More generally, this petition is really a bit of a joke — symbolic politics at its worst. First of all, why should any national body take seriously a few thousand signatures from people of miscellaneous origins? Petitions only make sense when those who are potentially subject to the rule petitioned about respond — not just any old schmo who happens to surf the net.

Also, there is the small problem that some disciplines — not least in the arts subjects — have already come up with ways of demonstrating their Impact. (e.g. attendance at events). Also, ‘user groups’ (including charities and NGOs) have come out praising the ‘impact’ that academic research has had on their activities. Whether this ‘impact’ is real is another matter but it certainly doesn’t help the cause of those who want to justify an impact-free research zone.

45

Alexander Bird 10.21.09 at 9:41 am

Michael Otsuka is absolutely right. No-one who understands the REF impact issue thinks that those who oppose the impact measure want to distribute funding equally to all disciplines. Clearly both fundamental physics and clinical medicine will and should get a lot more money than philosophy (I say that as a philosopher). But even when it comes to assessing research in clinical medicine, where the research questions are all relevant to making our lives better, it is not very effective to measure impact as a separate category in addition to the excellence of the research, because in the medium and long run, it is only truly excellent clinical research that will have lasting impact. So my medical researcher friends are not especially impressed by the impact agenda, even though they can point to oodles of impact that their research has had and will have.

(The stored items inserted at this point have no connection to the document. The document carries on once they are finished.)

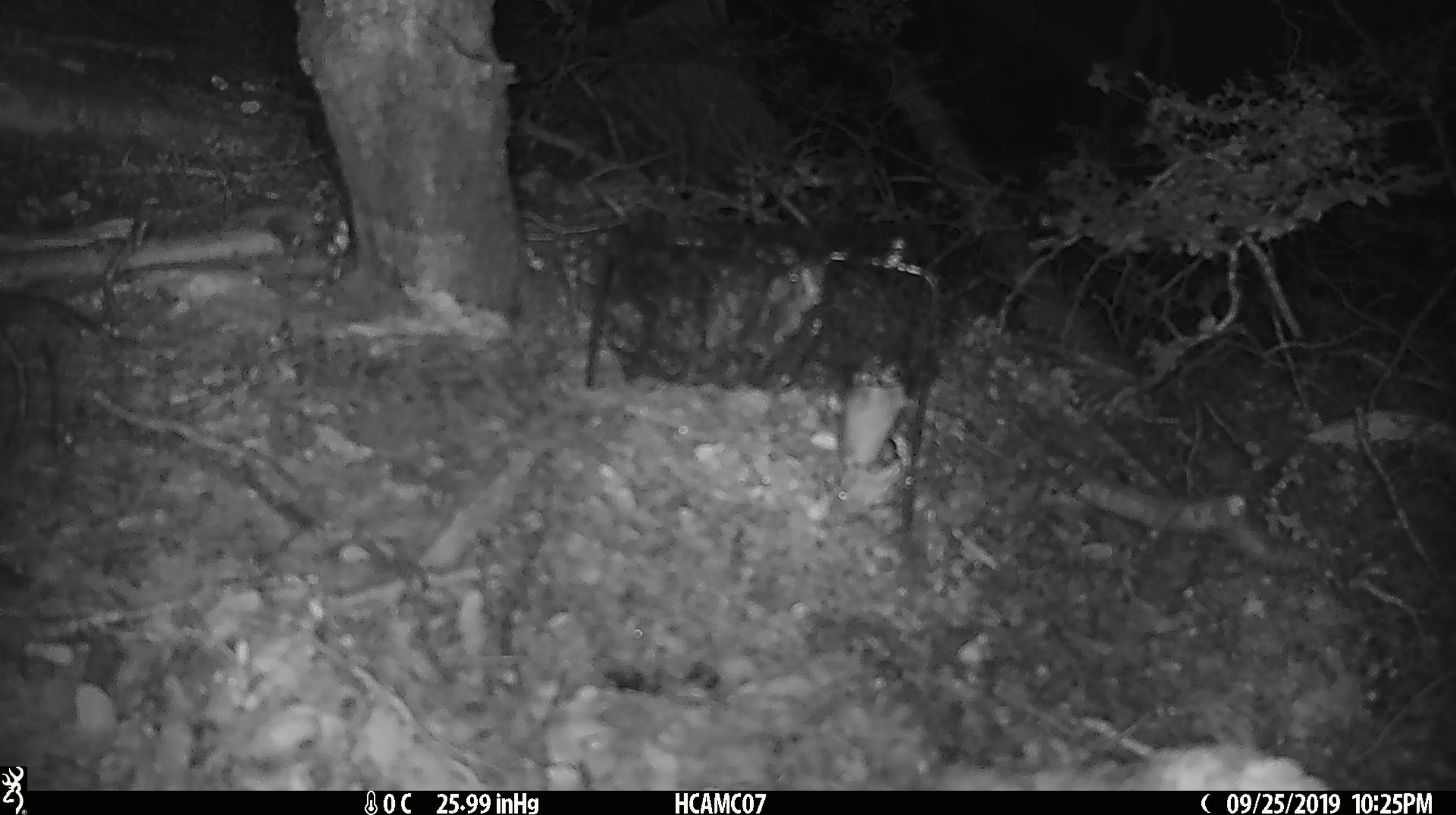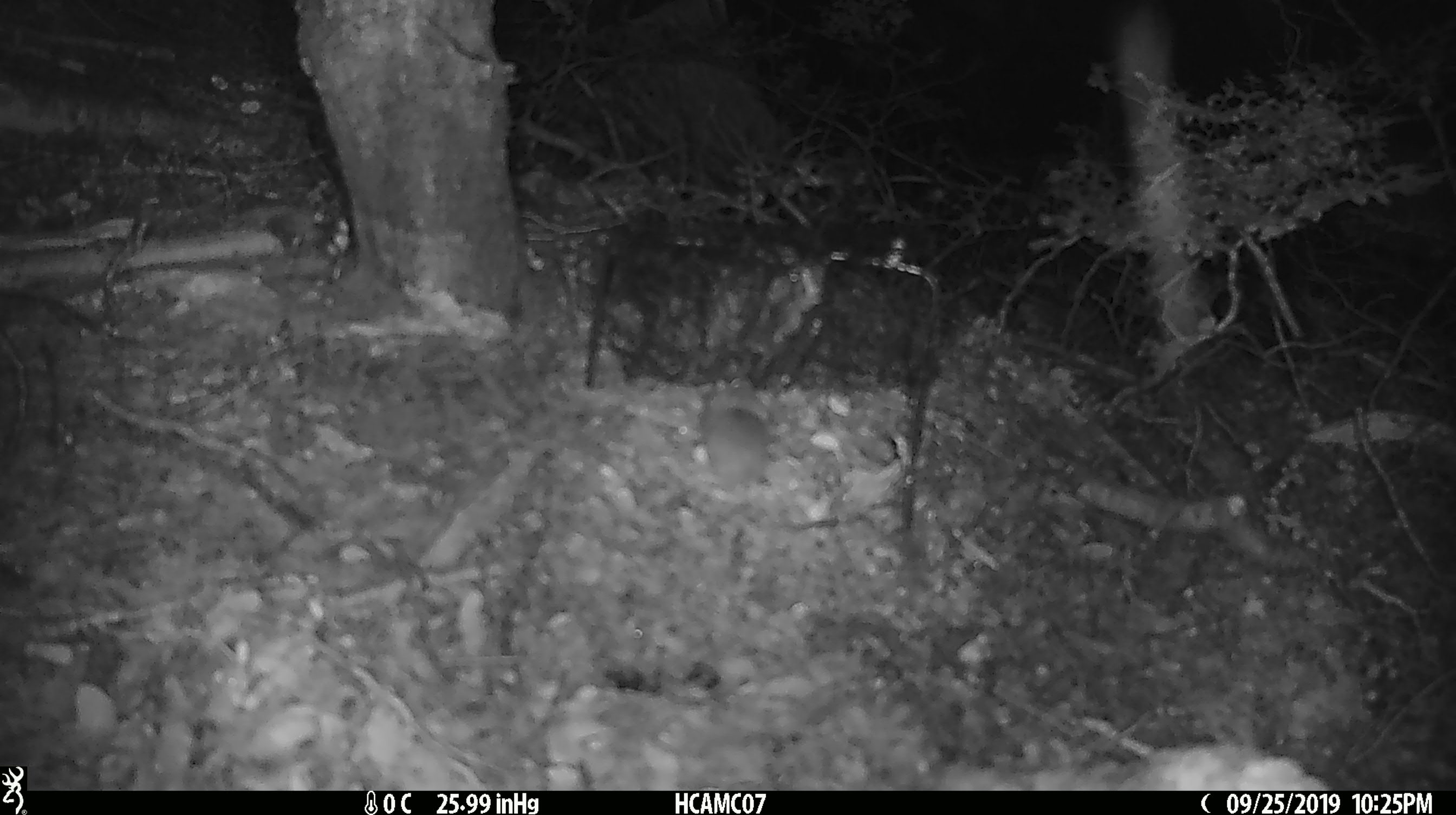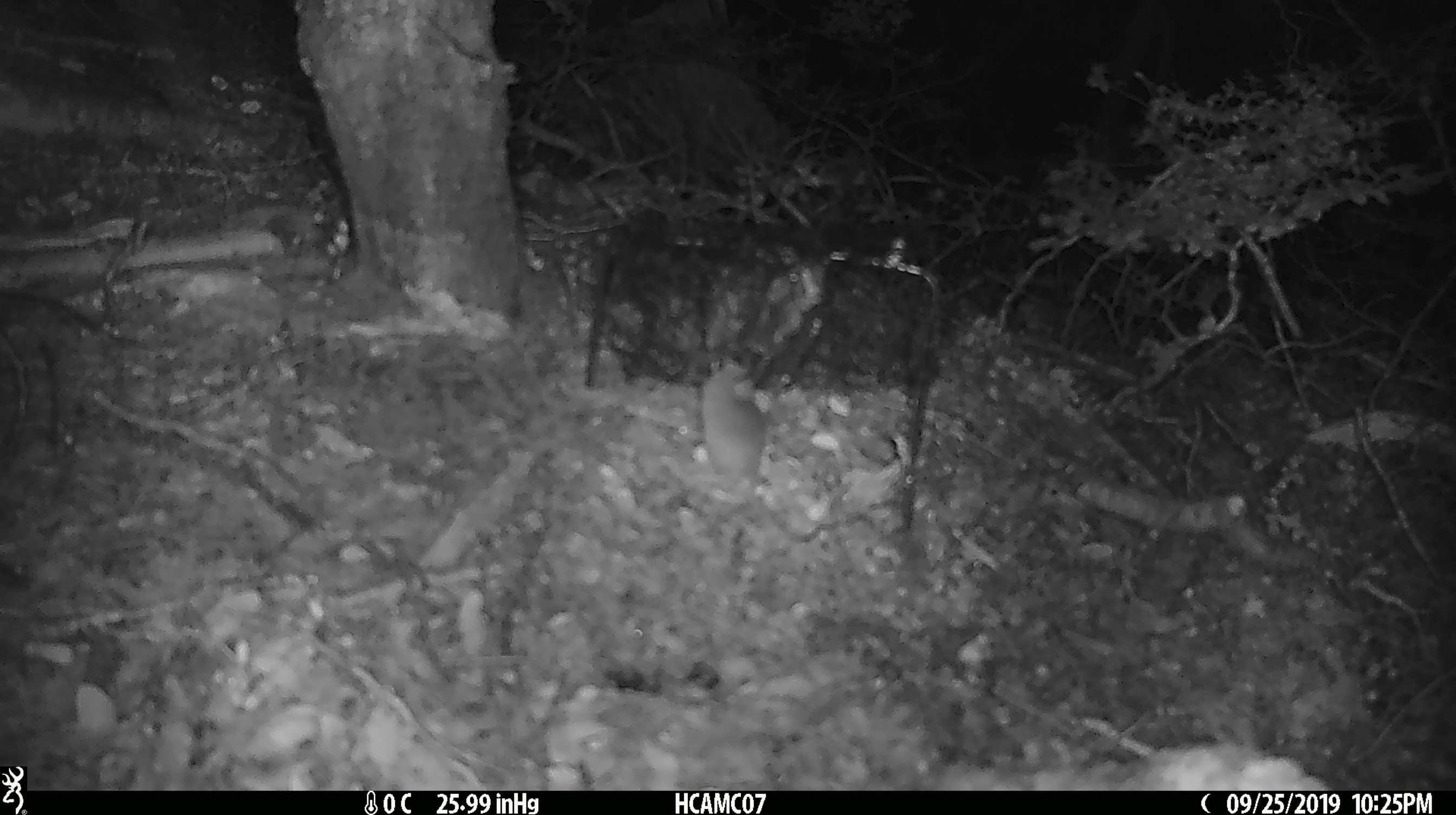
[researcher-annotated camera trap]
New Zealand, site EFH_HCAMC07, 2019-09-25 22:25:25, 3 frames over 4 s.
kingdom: Animalia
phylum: Chordata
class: Mammalia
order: Rodentia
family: Muridae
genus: Mus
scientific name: Mus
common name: mouse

For those that don’t know the details, it is worth pointing out the following. The impact to be measured and rewarded is not the anticipated impact of the research: it is its past impact in the relevant period. And that impact will likely have been generated by research that was being carried out long before that. Just think how long it takes to get a drug to market. The research that is at the root of the impact may well be a decade or more in the past. So what is being rewarded is research that took place long ago. Consequently the rewarding of impact in the first REF has absolutely no motivational or incentivising power. In most fields there is absolutely nothing that can be done now to increase the impact that will be measured and rewarded in the REF. It is like trying to improve the environment now by rewarding people who recycled their rubbish a decade ago. Note also that impact in the REF does not mean dissemination. Mere dissemination is likely not to be enough. One would also need to show that the fact that people to whom one’s work was disseminated benefitted from that in some way.